*** Input ***

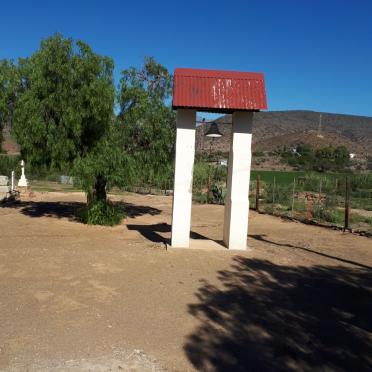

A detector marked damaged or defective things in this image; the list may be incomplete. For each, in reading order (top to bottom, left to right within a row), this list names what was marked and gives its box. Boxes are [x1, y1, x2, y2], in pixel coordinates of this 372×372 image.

rusty roof panel [171, 67, 268, 112]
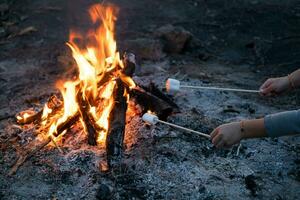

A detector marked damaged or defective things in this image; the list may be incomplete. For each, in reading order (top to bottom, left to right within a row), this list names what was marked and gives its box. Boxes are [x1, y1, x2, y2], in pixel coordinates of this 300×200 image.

burnt wood chunk [106, 79, 127, 166]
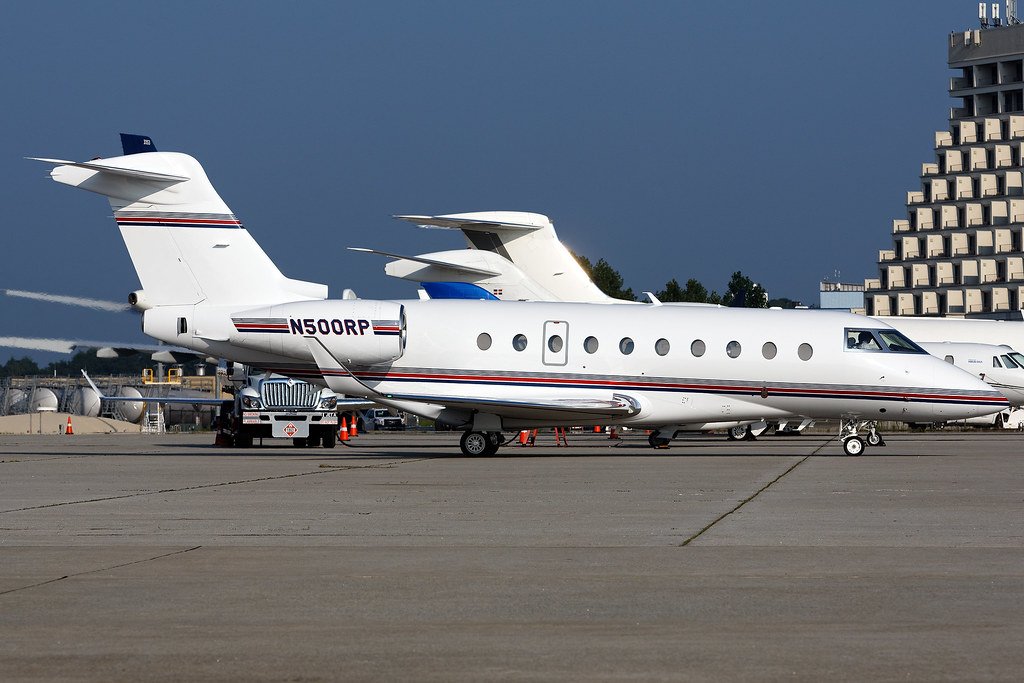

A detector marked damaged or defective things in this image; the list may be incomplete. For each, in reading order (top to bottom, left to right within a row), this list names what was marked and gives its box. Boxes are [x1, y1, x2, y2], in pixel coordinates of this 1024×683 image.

***

> **What you need to do**
Every line above should be printed again word for word, without its pictures.

> **Solution to this task**
A detector marked damaged or defective things in this image; the list may be incomplete. For each, in reading order (top to bottom, left to right within a row), this list names what was marked and gives its box. Boxes are [x1, y1, x2, y2], in pixel coordinates of this 372×372 image.

rusty roof panel [171, 67, 268, 112]

A detector marked damaged or defective things in this image; the list may be incomplete. For each, in reading order (top to bottom, left to right within a row), this list names what was marked and gives its box. Boxes are [x1, y1, x2, y2], in pixel coordinates of this 300×200 image.

burnt wood chunk [106, 79, 127, 166]

A detector marked damaged or defective things in this image; the list may be incomplete. For each, in reading order (top to bottom, left to right within a row), this list names what was marked and gives its box. Boxes are [x1, y1, x2, y2], in pixel coordinates of this 1024×683 image.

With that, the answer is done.